[A block of data]
begin
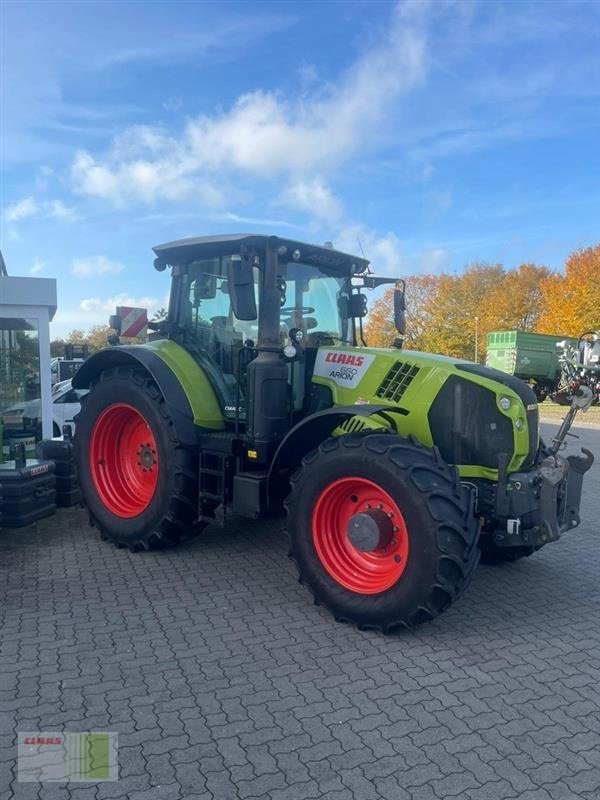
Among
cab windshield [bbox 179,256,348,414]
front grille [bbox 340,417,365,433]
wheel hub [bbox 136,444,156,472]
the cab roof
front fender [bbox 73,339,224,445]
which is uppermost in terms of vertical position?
the cab roof

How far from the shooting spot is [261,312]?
495cm

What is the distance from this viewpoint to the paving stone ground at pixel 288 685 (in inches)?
106

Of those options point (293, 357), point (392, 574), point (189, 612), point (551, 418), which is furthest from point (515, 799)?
point (551, 418)

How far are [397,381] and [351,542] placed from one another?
122 centimetres

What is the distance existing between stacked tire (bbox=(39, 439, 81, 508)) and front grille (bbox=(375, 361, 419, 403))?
364cm

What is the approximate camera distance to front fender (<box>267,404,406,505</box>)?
14.7 feet

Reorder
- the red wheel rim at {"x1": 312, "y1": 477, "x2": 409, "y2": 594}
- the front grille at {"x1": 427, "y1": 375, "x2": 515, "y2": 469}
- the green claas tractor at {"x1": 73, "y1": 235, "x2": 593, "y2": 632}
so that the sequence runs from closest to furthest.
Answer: the green claas tractor at {"x1": 73, "y1": 235, "x2": 593, "y2": 632}
the red wheel rim at {"x1": 312, "y1": 477, "x2": 409, "y2": 594}
the front grille at {"x1": 427, "y1": 375, "x2": 515, "y2": 469}

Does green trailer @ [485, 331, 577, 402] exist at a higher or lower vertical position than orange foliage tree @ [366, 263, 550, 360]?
lower

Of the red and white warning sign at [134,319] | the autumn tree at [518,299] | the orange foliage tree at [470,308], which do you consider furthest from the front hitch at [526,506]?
the autumn tree at [518,299]

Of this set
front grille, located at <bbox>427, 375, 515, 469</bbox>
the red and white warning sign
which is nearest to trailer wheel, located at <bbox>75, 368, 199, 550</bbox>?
front grille, located at <bbox>427, 375, 515, 469</bbox>

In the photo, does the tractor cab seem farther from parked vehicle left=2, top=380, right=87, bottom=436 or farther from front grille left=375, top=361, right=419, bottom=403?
parked vehicle left=2, top=380, right=87, bottom=436

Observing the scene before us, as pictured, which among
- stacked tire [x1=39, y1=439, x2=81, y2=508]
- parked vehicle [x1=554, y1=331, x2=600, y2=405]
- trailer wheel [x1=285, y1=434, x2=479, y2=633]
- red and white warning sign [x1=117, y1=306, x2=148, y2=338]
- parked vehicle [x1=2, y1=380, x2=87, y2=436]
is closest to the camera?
trailer wheel [x1=285, y1=434, x2=479, y2=633]

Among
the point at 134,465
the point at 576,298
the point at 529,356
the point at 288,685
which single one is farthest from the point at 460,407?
the point at 576,298

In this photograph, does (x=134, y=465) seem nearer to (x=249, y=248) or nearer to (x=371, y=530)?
(x=249, y=248)
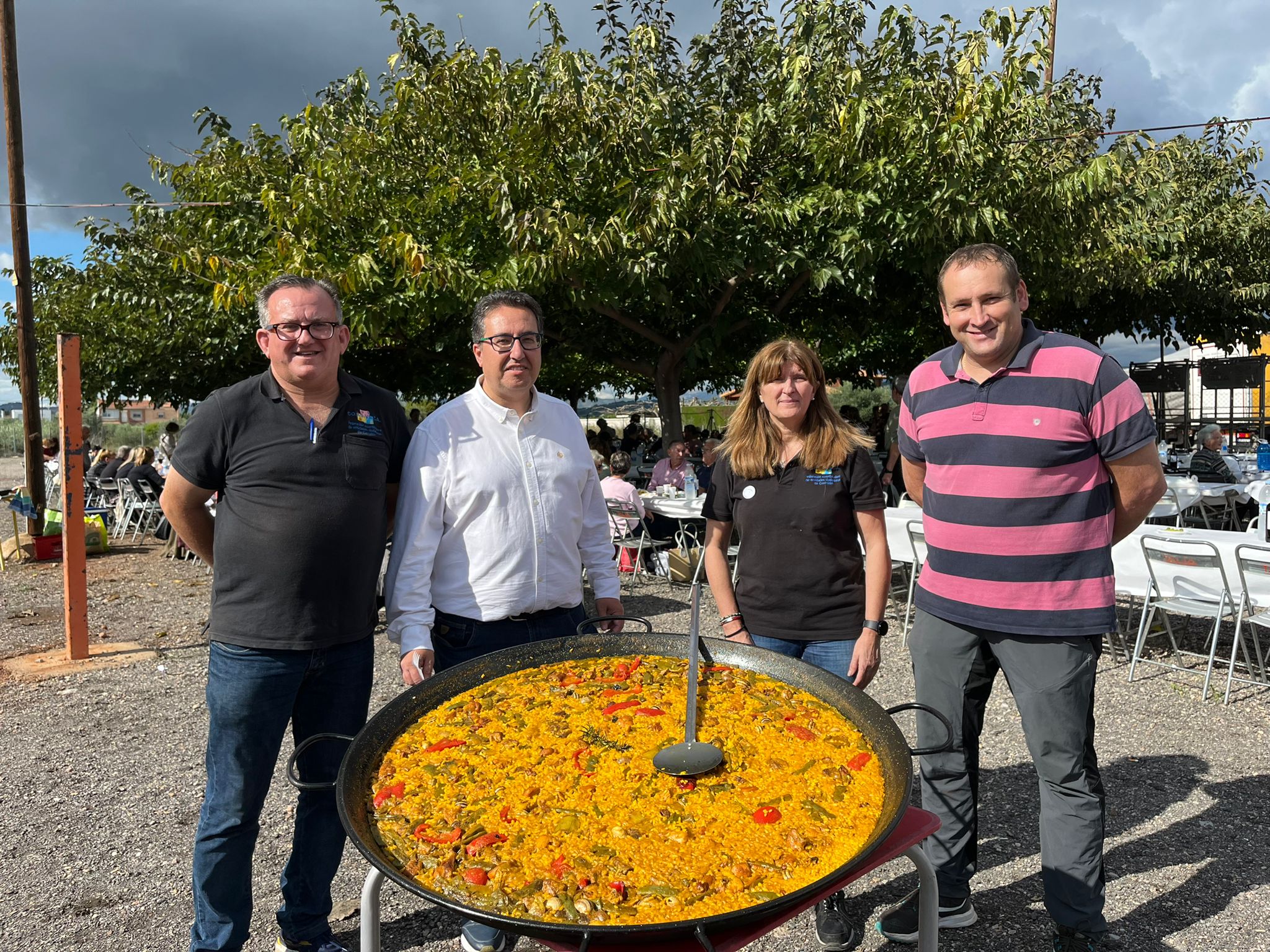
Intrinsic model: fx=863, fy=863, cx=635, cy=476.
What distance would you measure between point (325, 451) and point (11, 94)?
Result: 44.4ft

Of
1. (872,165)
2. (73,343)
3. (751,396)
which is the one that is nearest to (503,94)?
(872,165)

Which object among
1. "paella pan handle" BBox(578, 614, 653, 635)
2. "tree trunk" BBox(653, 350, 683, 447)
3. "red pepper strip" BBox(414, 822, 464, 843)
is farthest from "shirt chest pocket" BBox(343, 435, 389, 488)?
"tree trunk" BBox(653, 350, 683, 447)

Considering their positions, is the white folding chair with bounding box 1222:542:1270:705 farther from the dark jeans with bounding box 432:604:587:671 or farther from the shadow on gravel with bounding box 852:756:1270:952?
the dark jeans with bounding box 432:604:587:671

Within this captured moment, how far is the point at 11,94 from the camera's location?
1210cm

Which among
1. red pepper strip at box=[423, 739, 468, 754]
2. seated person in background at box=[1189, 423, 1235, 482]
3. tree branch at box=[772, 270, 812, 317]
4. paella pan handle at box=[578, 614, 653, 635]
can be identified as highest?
tree branch at box=[772, 270, 812, 317]

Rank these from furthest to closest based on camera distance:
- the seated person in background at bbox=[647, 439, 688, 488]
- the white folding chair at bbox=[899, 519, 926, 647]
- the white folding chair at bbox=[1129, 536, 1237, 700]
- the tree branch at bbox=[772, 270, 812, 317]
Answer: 1. the tree branch at bbox=[772, 270, 812, 317]
2. the seated person in background at bbox=[647, 439, 688, 488]
3. the white folding chair at bbox=[899, 519, 926, 647]
4. the white folding chair at bbox=[1129, 536, 1237, 700]

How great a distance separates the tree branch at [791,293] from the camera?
10.9 meters

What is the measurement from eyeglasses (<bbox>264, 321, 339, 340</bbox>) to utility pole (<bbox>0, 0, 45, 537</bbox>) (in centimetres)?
1249

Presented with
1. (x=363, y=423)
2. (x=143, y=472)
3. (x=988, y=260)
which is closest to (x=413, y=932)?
(x=363, y=423)

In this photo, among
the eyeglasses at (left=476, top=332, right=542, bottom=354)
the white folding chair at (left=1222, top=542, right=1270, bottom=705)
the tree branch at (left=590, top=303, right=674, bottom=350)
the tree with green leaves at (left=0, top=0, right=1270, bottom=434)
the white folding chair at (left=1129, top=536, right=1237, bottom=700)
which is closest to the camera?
the eyeglasses at (left=476, top=332, right=542, bottom=354)

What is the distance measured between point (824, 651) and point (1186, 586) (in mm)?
3937

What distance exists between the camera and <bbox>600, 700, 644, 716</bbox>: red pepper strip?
2.31 metres

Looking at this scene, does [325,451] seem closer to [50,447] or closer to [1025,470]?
[1025,470]

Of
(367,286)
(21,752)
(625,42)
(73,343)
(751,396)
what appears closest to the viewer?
(751,396)
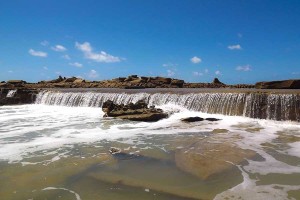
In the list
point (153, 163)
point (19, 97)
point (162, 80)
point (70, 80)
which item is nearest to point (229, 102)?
point (153, 163)

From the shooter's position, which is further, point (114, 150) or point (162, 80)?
point (162, 80)

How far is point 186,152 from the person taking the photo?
31.7 feet

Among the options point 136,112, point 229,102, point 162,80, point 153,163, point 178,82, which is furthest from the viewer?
point 162,80

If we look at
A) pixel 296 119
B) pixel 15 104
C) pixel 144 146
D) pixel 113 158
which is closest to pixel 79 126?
end
_DESCRIPTION OF THE TASK:_ Copy out every line of the records above word for word, leaving out the pictures.

_FULL OUTPUT:_
Among
cab windshield [bbox 179,256,348,414]
front grille [bbox 340,417,365,433]
wheel hub [bbox 136,444,156,472]
the cab roof
front fender [bbox 73,339,224,445]
which is uppermost in terms of vertical position?
the cab roof

How far from the shooting spot is [261,312]?
495cm

What is the distance from this viewpoint to the paving stone ground at pixel 288 685 (in inches)?
106

Of those options point (293, 357), point (392, 574), point (189, 612), point (551, 418), which is furthest from point (515, 799)?
point (551, 418)

How far are [397,381] and [351,542] placed from one another?
122 centimetres

What is the distance existing between stacked tire (bbox=(39, 439, 81, 508)) and front grille (bbox=(375, 361, 419, 403))?
364cm

What is the approximate camera distance to front fender (<box>267,404,406,505</box>)?
14.7 feet

Reorder
- the red wheel rim at {"x1": 312, "y1": 477, "x2": 409, "y2": 594}
- the front grille at {"x1": 427, "y1": 375, "x2": 515, "y2": 469}
- the green claas tractor at {"x1": 73, "y1": 235, "x2": 593, "y2": 632}
so that the sequence runs from closest to furthest.
Answer: the green claas tractor at {"x1": 73, "y1": 235, "x2": 593, "y2": 632}
the red wheel rim at {"x1": 312, "y1": 477, "x2": 409, "y2": 594}
the front grille at {"x1": 427, "y1": 375, "x2": 515, "y2": 469}

Does green trailer @ [485, 331, 577, 402] exist at a higher or lower vertical position than orange foliage tree @ [366, 263, 550, 360]?
lower

Of the red and white warning sign at [134,319] | the autumn tree at [518,299] | the orange foliage tree at [470,308], which do you consider furthest from the front hitch at [526,506]?
the autumn tree at [518,299]

Of this set
front grille, located at <bbox>427, 375, 515, 469</bbox>
the red and white warning sign
which is nearest to trailer wheel, located at <bbox>75, 368, 199, 550</bbox>?
front grille, located at <bbox>427, 375, 515, 469</bbox>

In the photo, does the tractor cab seem farther from parked vehicle left=2, top=380, right=87, bottom=436 or farther from front grille left=375, top=361, right=419, bottom=403?
parked vehicle left=2, top=380, right=87, bottom=436

Observing the scene before us, as pictured, which among
- stacked tire [x1=39, y1=439, x2=81, y2=508]
- parked vehicle [x1=554, y1=331, x2=600, y2=405]
- trailer wheel [x1=285, y1=434, x2=479, y2=633]
- red and white warning sign [x1=117, y1=306, x2=148, y2=338]
- parked vehicle [x1=2, y1=380, x2=87, y2=436]
is closest to the camera?
trailer wheel [x1=285, y1=434, x2=479, y2=633]

Among
the point at 134,465
the point at 576,298
the point at 529,356
the point at 288,685
which single one is farthest from the point at 460,407?
the point at 576,298

In this photograph, does (x=134, y=465) seem nearer to (x=249, y=248) or nearer to (x=371, y=530)?
(x=249, y=248)
Intrinsic model: fx=863, fy=863, cx=635, cy=476.
What distance would you measure between point (325, 451) and point (11, 94)?
Result: 44.4ft

Of
1. (872,165)
2. (73,343)
3. (751,396)
which is the one that is nearest to (503,94)?
(872,165)

Which object among
1. "paella pan handle" BBox(578, 614, 653, 635)
2. "tree trunk" BBox(653, 350, 683, 447)
3. "red pepper strip" BBox(414, 822, 464, 843)
is farthest from "shirt chest pocket" BBox(343, 435, 389, 488)?
"tree trunk" BBox(653, 350, 683, 447)

Considering their positions, is the white folding chair with bounding box 1222:542:1270:705 farther from the dark jeans with bounding box 432:604:587:671 or farther from the shadow on gravel with bounding box 852:756:1270:952?
the dark jeans with bounding box 432:604:587:671

Within this captured moment, how far is the point at 11,94 from the camera's location?
1210cm

Which among
1. red pepper strip at box=[423, 739, 468, 754]
2. seated person in background at box=[1189, 423, 1235, 482]
3. tree branch at box=[772, 270, 812, 317]
4. paella pan handle at box=[578, 614, 653, 635]
can be identified as highest?
tree branch at box=[772, 270, 812, 317]

Rank these from furthest to closest based on camera distance:
- the seated person in background at bbox=[647, 439, 688, 488]
- the white folding chair at bbox=[899, 519, 926, 647]
- the white folding chair at bbox=[1129, 536, 1237, 700]
- the tree branch at bbox=[772, 270, 812, 317]
Answer: 1. the tree branch at bbox=[772, 270, 812, 317]
2. the seated person in background at bbox=[647, 439, 688, 488]
3. the white folding chair at bbox=[899, 519, 926, 647]
4. the white folding chair at bbox=[1129, 536, 1237, 700]

How great a distance separates the tree branch at [791,293] from the camera?
10.9 meters

What is the measurement from eyeglasses (<bbox>264, 321, 339, 340</bbox>) to utility pole (<bbox>0, 0, 45, 537</bbox>) (in centimetres)?
1249

Presented with
1. (x=363, y=423)
2. (x=143, y=472)
3. (x=988, y=260)
which is closest to (x=413, y=932)?
(x=363, y=423)

In this photo, among
the eyeglasses at (left=476, top=332, right=542, bottom=354)
the white folding chair at (left=1222, top=542, right=1270, bottom=705)
the tree branch at (left=590, top=303, right=674, bottom=350)
the tree with green leaves at (left=0, top=0, right=1270, bottom=434)
the white folding chair at (left=1129, top=536, right=1237, bottom=700)
which is closest to the camera?
the eyeglasses at (left=476, top=332, right=542, bottom=354)

What is the distance measured between point (824, 651) and point (1186, 586) (in mm)?
3937

What distance exists between the camera and <bbox>600, 700, 644, 716</bbox>: red pepper strip?
2.31 metres

Looking at this scene, does [325,451] seem closer to [50,447] or closer to [1025,470]?
[1025,470]

Of
(367,286)
(21,752)
(625,42)
(73,343)
(751,396)
what appears closest to the viewer?
(751,396)
In the list
point (153, 163)
point (19, 97)
point (162, 80)
point (70, 80)
which item is nearest to point (229, 102)?
point (153, 163)

From the shooter's position, which is further, point (114, 150) or point (162, 80)?
point (162, 80)

How far is point 186,152 from the person taking the photo?
31.7 feet

Among the options point 136,112, point 229,102, point 162,80, point 153,163, point 178,82, which is furthest from the viewer?
point 162,80

If we look at
A) pixel 296 119
B) pixel 15 104
C) pixel 144 146
D) pixel 113 158
which is closest to pixel 79 126?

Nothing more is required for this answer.